_Texte fourni_:
----------------------------------------

Il est dit que c'est le vainqueur qui écrit l' Histoire
quand la guerre est finie. Je dirais de même que c'est celui qui paye pour un
rapport "indépendant", qui écrit l'Histoire. Monsieur Frieden a payé
€200.000 pour son rapport. Le produit qu'on vient de découvrir est
effectivement celui que le gouvernement voulait. Le client est satisfait. Mais
ce n'est pas une enquête, encore moins une enquête judiciaire, c'est sans doute
un exercice de "damage control" et aussi de l'Histoire-fiction.
1. Le rapport est un conte des 1001 nuits
C'est une belle histoire cousue de fil blanc, où les
éléments bien connus du passé de Cargolux, disparates et désordonnés, sont
tissés ensemble en un seul tapis bien lissé. Une partie de la fiction voudrait
prétendre que: une équipe Cargolux-gouvernement, soudée, motivée, sous pression
de Bruxelles pour accepter un autre actionnaire, a identifié Qatar Airways
comme LE partenaire stratégique idéal pour Cargolux. Grâce aux talents supérieurs de négociateur de
Monsieur Frieden, ce gros poisson a finalement pu être tiré à bord en 2011,
contre toute attente. Les autres parties de la fiction sont les embellies sur
les éléments sous suspicion depuis toujours:
la notion de partenaire stratégique et la justification de la sortie
privilégiée de BIP de l'actionnariat.
En ce qui concerne le choix de Qatar Airways comme
meilleur partenaire stratégique, le terme "à l'époque" est utilisé.
C'est sans doute pour excuser l'échec rapide et scandaleux de la stratégie qui n'était
géniale "qu'à l'époque". Or une stratégie n'a rien de ponctuel ni dans
l'espace ni le temps. C'est un plan bien réfléchi pour le long terme. La
stratégie du partenariat avec Qatar Airways a foiré, parce qu'elle n'était
bonne à aucun moment. Qui sont les stratèges derrière la décision de Cargolux
de s'engager de la sorte? Juste pour être sûr de ne jamais les recommander à
personne.

----------------------------------------

_Exercice écrit A_: D'après le texte sur le rapport Cargolux, quelle somme Monsieur Frieden a-t-il versée pour son rapport ?
_Exercice écrit B_: Prolongez le texte sur le rapport Cargolux en reprenant juste après sa dernière phrase.

_Liste des données_:
----------------------------------------

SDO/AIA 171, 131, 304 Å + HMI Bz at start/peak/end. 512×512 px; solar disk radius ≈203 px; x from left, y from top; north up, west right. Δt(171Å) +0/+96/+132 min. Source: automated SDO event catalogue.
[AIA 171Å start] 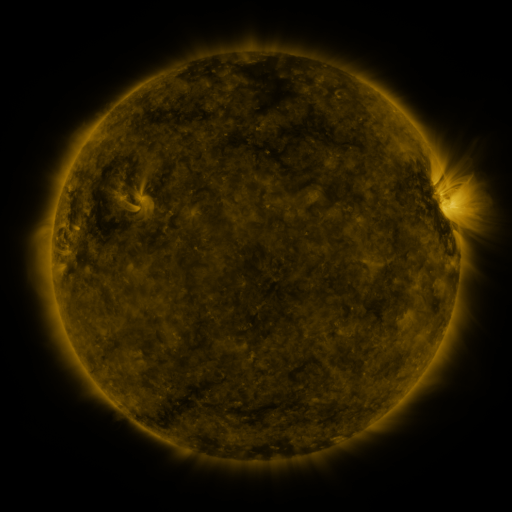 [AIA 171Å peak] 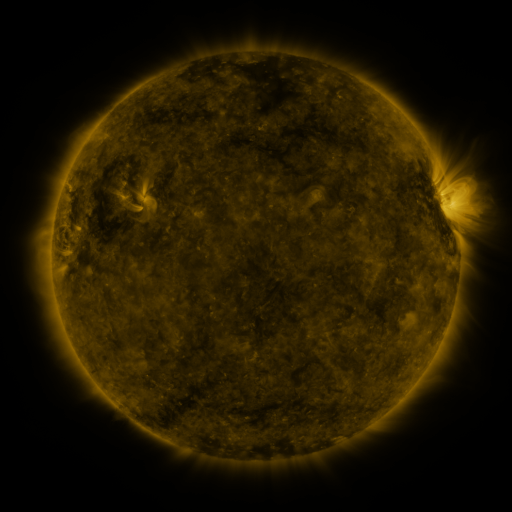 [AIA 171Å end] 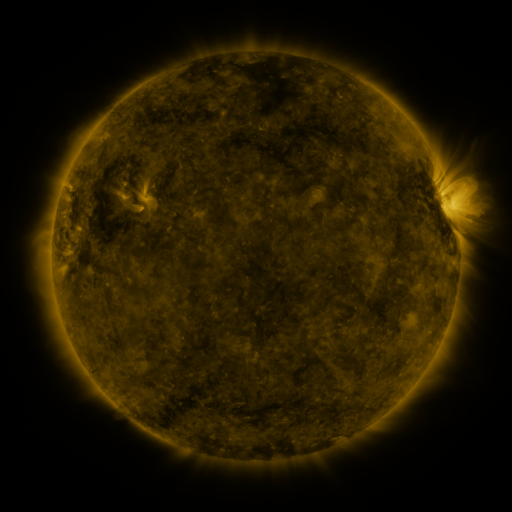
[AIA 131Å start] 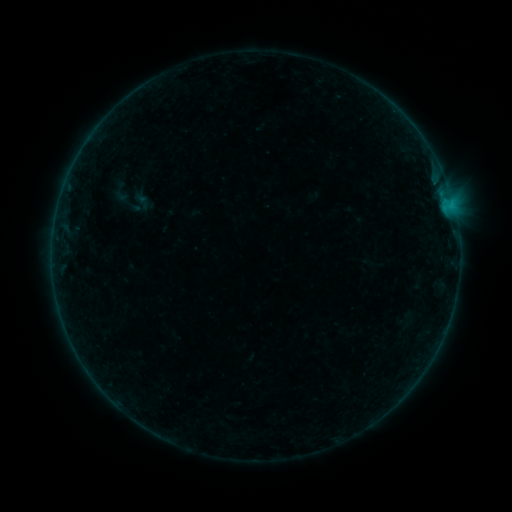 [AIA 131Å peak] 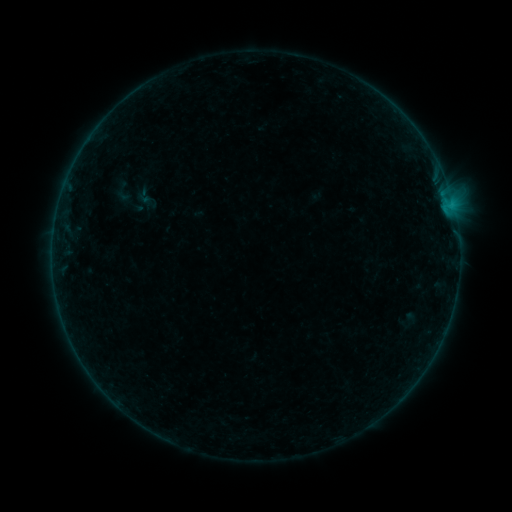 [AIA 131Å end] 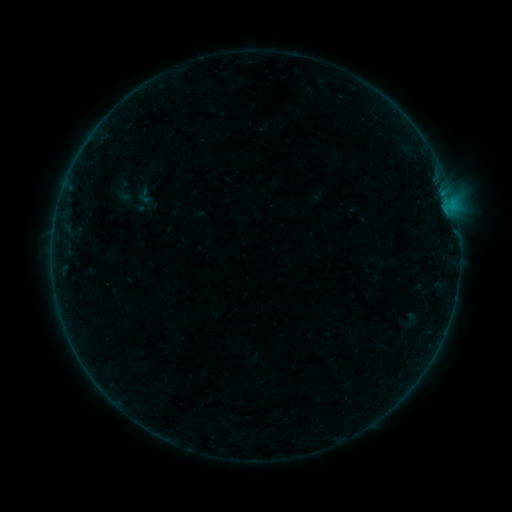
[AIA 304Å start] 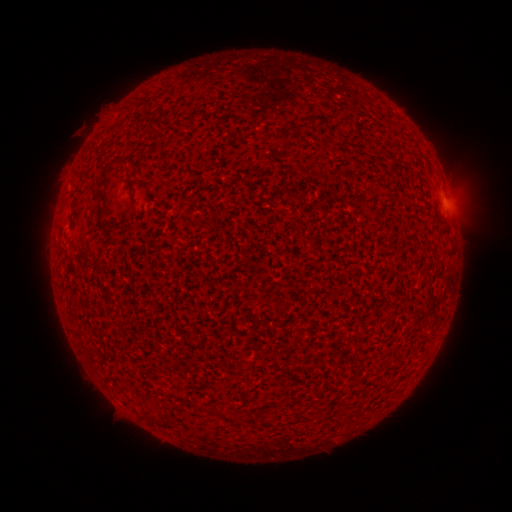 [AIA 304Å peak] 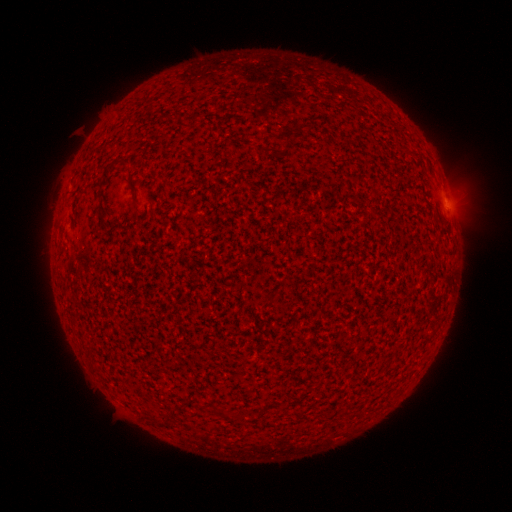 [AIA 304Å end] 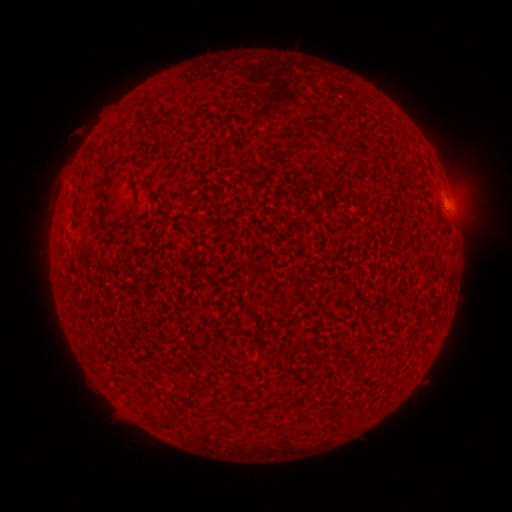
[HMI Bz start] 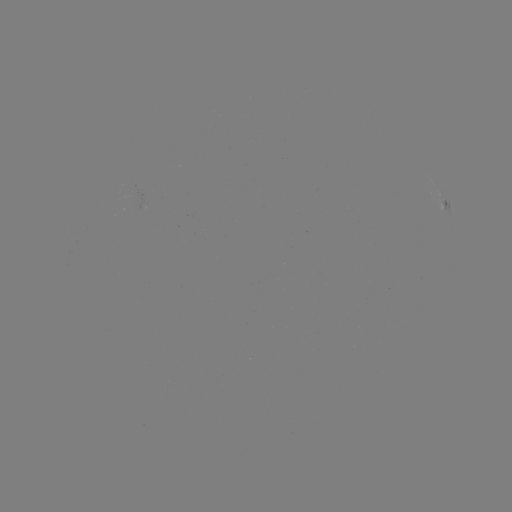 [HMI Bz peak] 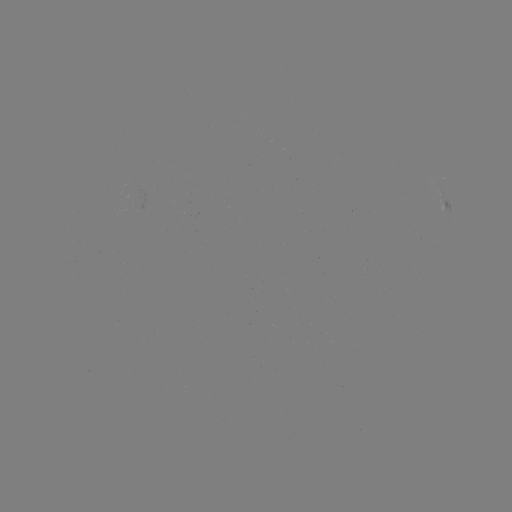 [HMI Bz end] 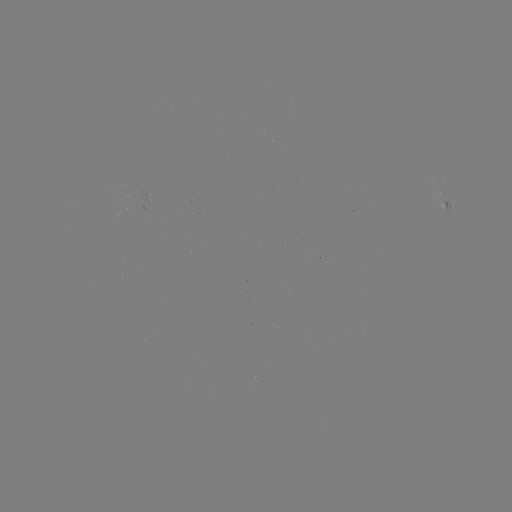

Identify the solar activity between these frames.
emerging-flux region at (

----------------------------------------

_Résultat de l'exercice A_: Monsieur Frieden a payé €200.000 pour son rapport.

_Résultat de l'exercice B_:
La sortie en toute beauté du groupe BIP de l'actionnariat
de Cargolux devient elle un conte de fées révisé: dans cette transaction à géométrie
variable, les actions privilégiées de BIP et de Luxavantage bénéficiaient d'une
plus-value de 40%. C'était expliqué dans le temps par un dividende dont seules
BIP et Luxavantage bénéficiaient. Une opération qu'il n'est pas facile de
justifier. Nouvelle explication: en sortant de l'actionnariat, ces
investisseurs de longue date allaient être privés des fantastiques plus-values
que l'arrivée de Qatar Airways allait procurer à Cargolux. En d'autres mots,
ces actionnaires devaient être payés plus, car sur base des projections (utopiques),
l'actionnaire qui se retire perd sa part des futurs profits et a donc un manque
à gagner. Il faut donc le compenser! Le Luxembourg a inventé une nouvelle forme
d'investissement: l'investissement zéro, donc à risque zéro dans une affaire dont
on dit qu'elle peut rapporter gros. On
sera donc immédiatement dédommagé pour son futur manque à gagner!
Ce que le rapport ne dit pas au sujet de BIP, car cela dépasse
l'imagination et l'ampleur de la mission, c'est qu' il ne fallait même pas
absolument que d'autres vendent 35% de leurs actions à QR. Ce n'était même pas désirable.
La logique aurait voulu qu'on crée des nouvelles actions pour Qatar Airways, représentant
les 35% convoitées. Tous les actionnaires existants auraient été dilués. La
trésorerie de Cargolux se serait améliorée de $117,5 millions, offrant ainsi un
vrai bénéfice à la société. Et si par la suite BIP trouvait un autre repreneur extérieur
pour ses actions, sans recourir au grand écart qu'on a vu, c'était plus propre.
Et en partant, BIP renonçait aux
fantastiques gains futurs, sans compensation. J'étais étonné de l'omission de cette
alternative de la part d'un Big Four, mais il est vrai que l'exécution
photographique du rapport demandée ne pouvait capter ce qui n'a jamais été
envisagé par le client.
Le grand mystère qui n'a pas été éclairé par les feux du
rapport est de savoir comment et par qui 35% de Cargolux ont été valorisées à
$135 millions, un montant ridiculement bas. Les stratèges d'avant?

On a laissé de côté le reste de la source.